This being Year C, we’ve got St. Luke, who has it thus: Jesus said to Simon, “Do not be afraid; from now on you will be catching men.”
It’s in both St. Matthew and St. Mark as “Come after me, and I will make you fishers of men.” I kinda like it better that way, being fishers of men, rather than catching men. Yeah, boy, that catching men sounds really weird to my ears.
The first reading is this really cool scene from Isaiah. First cool thing about it is that it’s set in the year King Uzziah died. I don’t know how we count that year, a couple millenia later, but it was certainly a very practical way to mark time for the people at that time, any particular year being the nth year of a certain king’s reign, or the year some particular king died.
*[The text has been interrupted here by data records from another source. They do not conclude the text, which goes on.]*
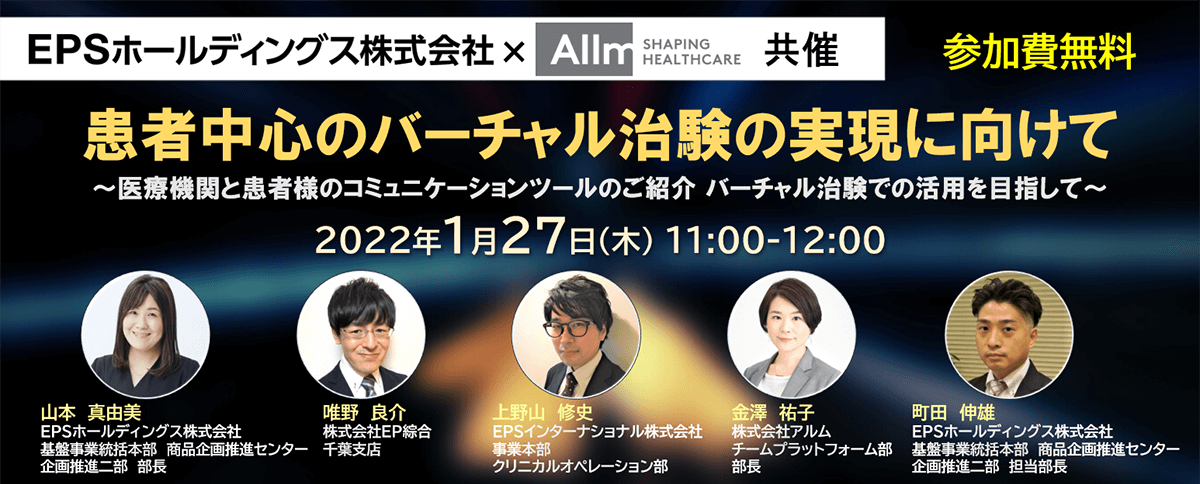 EPSホールディングス株式会社 × Allm SHAPING HEALTHCARE 共催

参加費無料

患者中心のバーチャル治験の実現に向けて

～医療機関と患者様のコミュニケーションツールのご紹介 バーチャル治験での活用を目指して～

2022年1月27日(木) 11:00-12:00

山本 真由美
EPSホールディングス株式会社
基盤事業統括本部 商品企画推進センター
企画推進二部 部長

唯野 良介
株式会社EP綜合
千葉支店

上野山 修史
EPSインターナショナル株式会社
事業本部
クリニカルオペレーション部

金澤 祐子
株式会社アルム
チームプラットフォーム部
部長

町田 伸雄
EPSホールディングス株式会社
基盤事業統括本部 商品企画推進センター
企画推進二部 担当部長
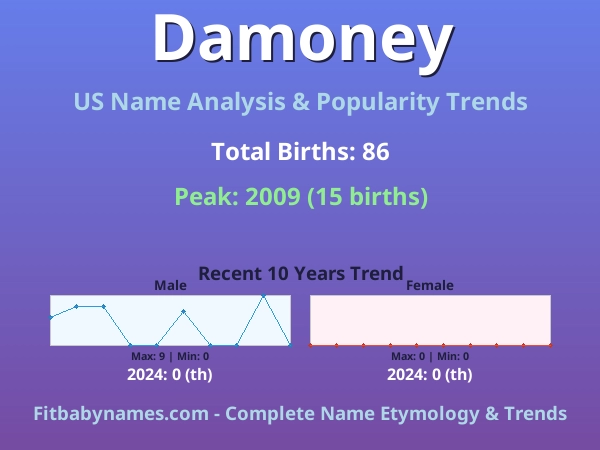 Damoney

US Name Analysis & Popularity Trends

Total Births: 86

Peak: 2009 (15 births)

Recent 10 Years Trend

Male

Max: 9 | Min: 0

2024: 0 (th)

Female

Max: 0 | Min: 0

2024: 0 (th)

Fitbabynames.com - Complete Name Etymology & Trends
Next cool thing is, when Isaiah sees the Lord, he also sees all these seraphim, who cry out to each other: Holy, holy, holy is the LORD of hosts! All the earth is filled with his glory! And that’s the Sanctus right there, what we recite right at the beginning of the Eucharistic Prayer, right before we kneel. That’s where we get it, from Isaiah.
(Interestingly, the Lectionary reading omits part of the second verse from this chapter of Isaiah, where he describes the seraphim: each of them had six wings: with two they veiled their faces, with two they veiled their feet, and with two they hovered aloft. The reading is chapter six, verses one through eight, minus this bit from verse two. I wonder why. Not that it’s especially necessary to the narrative, or to the lesson I guess we’re supposed to take from it. But it’s some good description. Nothing wrong with a little description, is there?)
Finally, what’s cool is that Isaiah freaks out about having seen the Lord. Woe is me, he cries. I am doomed! Apparently he’s doomed because he’s a man of unclean lips, living among a people of unclean lips. So then, to dispatch this problem, one of the seraphim flies at him with a burning ember from the fire, holding it carefully with tongs, and he touches Isaiah’s mouth with the burning ember, removing the wickedness & purging the sin. I just love the whole scene, where this heavenly creature has six wings and can fly but needs tongs to pick up something hot. And how the cure, the glowing charcoal briquette, is such a primitive thing, like when Jesus cures the blind man’s eyes with mud that’s he’s mixed from spitting on the ground (as recounted in another great, characteristically cinematic and specific scene from St. John).
And then Isaiah’s ready. The Lord asks, “Whom shall I send?” And Isaiah’s practically raising his hand and bouncing out of his seat, all “Me! Me! Pick me!”